-- start Source --

= Hyperbolic quaternion =

Mutation of quaternions where unit vectors square to +1

Hyperbolic quaternion multiplication
| × | 1 | i | j | k |
|---|---|---|---|---|
| 1 | 1 | i | j | k |
| i | i | +1 | k | −j |
| j | j | −k | +1 | i |
| k | k | j | −i | +1 |

In abstract algebra, the algebra of hyperbolic quaternions is a nonassociative algebra over the real numbers with elements of the form
$q = a + bi + cj + dk, \quad a,b,c,d \in \mathbb{R} \!$
where the squares of i, j, and k are +1 and distinct elements of {i, j, k} multiply with the anti-commutative property.

The four-dimensional algebra of hyperbolic quaternions incorporates some of the features of the older and larger algebra of biquaternions. They both contain subalgebras isomorphic to the split-complex number plane. Furthermore, just as the quaternion algebra H can be viewed as a union of complex planes, so the hyperbolic quaternion algebra is a pencil of planes of split-complex numbers sharing the same real line.

It was Alexander Macfarlane who promoted this concept in the 1890s as his Algebra of Physics, first through the American Association for the Advancement of Science in 1891, then through his 1894 book of five Papers in Space Analysis, and in a series of lectures at Lehigh University in 1900.

==Algebraic structure==
Like the quaternions, the set of hyperbolic quaternions form a vector space over the real numbers of dimension 4. A linear combination

$q = a+bi+cj+dk$

is a hyperbolic quaternion when $a, b, c,$ and $d$ are real numbers and the basis set $\{1,i,j,k\}$ has these products:

$ij=k=-ji$
$jk=i=-kj$
$ki=j=-ik$
$i^2=j^2=k^2=+1$

Using the distributive property, these relations can be used to multiply any two hyperbolic quaternions.

-- end Source --
-- start Information given --

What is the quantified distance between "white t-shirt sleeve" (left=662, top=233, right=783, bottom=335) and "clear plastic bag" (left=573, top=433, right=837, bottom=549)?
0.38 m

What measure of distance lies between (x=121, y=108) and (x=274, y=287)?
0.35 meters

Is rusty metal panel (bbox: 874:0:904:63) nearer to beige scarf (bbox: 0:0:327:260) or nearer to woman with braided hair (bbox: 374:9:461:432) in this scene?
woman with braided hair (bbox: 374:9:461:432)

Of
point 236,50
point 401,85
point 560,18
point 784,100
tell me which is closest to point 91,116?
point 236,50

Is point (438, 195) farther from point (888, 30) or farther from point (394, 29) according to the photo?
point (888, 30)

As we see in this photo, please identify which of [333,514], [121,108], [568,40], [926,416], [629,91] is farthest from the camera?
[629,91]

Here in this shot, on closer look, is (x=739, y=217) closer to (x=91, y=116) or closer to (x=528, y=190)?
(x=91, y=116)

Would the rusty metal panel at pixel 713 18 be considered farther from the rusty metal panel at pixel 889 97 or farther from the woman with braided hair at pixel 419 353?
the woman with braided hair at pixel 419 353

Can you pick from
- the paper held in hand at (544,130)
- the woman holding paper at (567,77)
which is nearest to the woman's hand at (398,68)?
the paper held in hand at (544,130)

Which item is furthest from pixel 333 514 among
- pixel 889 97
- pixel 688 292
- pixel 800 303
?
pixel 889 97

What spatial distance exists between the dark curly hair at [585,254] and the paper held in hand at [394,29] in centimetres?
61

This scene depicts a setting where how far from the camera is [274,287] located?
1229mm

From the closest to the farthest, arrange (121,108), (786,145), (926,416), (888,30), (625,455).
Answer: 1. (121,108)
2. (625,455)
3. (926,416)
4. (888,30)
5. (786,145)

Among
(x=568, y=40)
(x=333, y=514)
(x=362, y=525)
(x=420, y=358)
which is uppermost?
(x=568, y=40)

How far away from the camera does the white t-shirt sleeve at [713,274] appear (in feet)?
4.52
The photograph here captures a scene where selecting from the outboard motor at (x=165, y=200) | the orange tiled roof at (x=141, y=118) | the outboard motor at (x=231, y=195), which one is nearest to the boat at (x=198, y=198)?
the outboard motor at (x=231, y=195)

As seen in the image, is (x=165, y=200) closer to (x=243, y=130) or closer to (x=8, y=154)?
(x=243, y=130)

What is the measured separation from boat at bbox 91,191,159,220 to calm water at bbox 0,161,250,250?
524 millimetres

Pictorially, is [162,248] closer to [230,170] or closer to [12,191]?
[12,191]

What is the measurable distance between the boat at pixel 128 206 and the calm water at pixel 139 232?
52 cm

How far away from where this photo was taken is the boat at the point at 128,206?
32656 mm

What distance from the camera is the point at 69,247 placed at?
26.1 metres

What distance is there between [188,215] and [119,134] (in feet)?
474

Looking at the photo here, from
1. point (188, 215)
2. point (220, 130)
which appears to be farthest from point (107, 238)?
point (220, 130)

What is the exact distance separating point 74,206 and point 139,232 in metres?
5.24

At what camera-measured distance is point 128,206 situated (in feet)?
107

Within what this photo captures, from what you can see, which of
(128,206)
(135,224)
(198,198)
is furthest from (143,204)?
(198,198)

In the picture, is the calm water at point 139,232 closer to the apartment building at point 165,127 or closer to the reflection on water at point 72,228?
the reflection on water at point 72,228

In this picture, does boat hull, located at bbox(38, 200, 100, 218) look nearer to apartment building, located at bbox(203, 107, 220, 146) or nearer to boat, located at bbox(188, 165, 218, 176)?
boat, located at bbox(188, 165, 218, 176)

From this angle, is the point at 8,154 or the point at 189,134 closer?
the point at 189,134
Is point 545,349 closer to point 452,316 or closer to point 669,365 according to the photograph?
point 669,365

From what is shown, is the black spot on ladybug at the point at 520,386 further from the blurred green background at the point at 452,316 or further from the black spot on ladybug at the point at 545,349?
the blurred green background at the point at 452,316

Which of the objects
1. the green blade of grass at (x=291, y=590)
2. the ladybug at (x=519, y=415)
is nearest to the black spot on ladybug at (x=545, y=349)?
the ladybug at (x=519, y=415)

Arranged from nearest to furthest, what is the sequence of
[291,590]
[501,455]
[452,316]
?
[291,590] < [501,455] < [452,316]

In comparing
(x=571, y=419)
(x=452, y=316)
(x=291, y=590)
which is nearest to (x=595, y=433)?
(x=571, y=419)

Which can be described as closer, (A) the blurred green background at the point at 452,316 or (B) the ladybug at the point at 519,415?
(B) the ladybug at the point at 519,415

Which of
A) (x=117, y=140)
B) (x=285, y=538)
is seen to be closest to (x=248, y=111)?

-- end Information given --

▸ **What to work on**
**a)** In the hyperbolic quaternion text, replace "anti-commutative" with "anticommutative" and write out the passage from "Hyperbolic quaternion multiplication" to "the anti-commutative property.".
**b)** Answer these questions from the hyperbolic quaternion text:
(i) Who promoted the concept of hyperbolic quaternions in the 1890s?
(ii) In what year did a series of lectures on it take place at Lehigh University?
(iii) What is the dimension of the vector space that the hyperbolic quaternions form over the real numbers?
Nothing in the data listing is needed here.

▸ **Solutions for each task**
**a)**
Hyperbolic quaternion multiplication
| × | 1 | i | j | k |
|---|---|---|---|---|
| 1 | 1 | i | j | k |
| i | i | +1 | k | −j |
| j | j | −k | +1 | i |
| k | k | j | −i | +1 |

In abstract algebra, the algebra of hyperbolic quaternions is a nonassociative algebra over the real numbers with elements of the form
$q = a + bi + cj + dk, \quad a,b,c,d \in \mathbb{R} \!$
where the squares of i, j, and k are +1 and distinct elements of {i, j, k} multiply with the anticommutative property.

**b)**
(i) Alexander Macfarlane
(ii) 1900
(iii) 4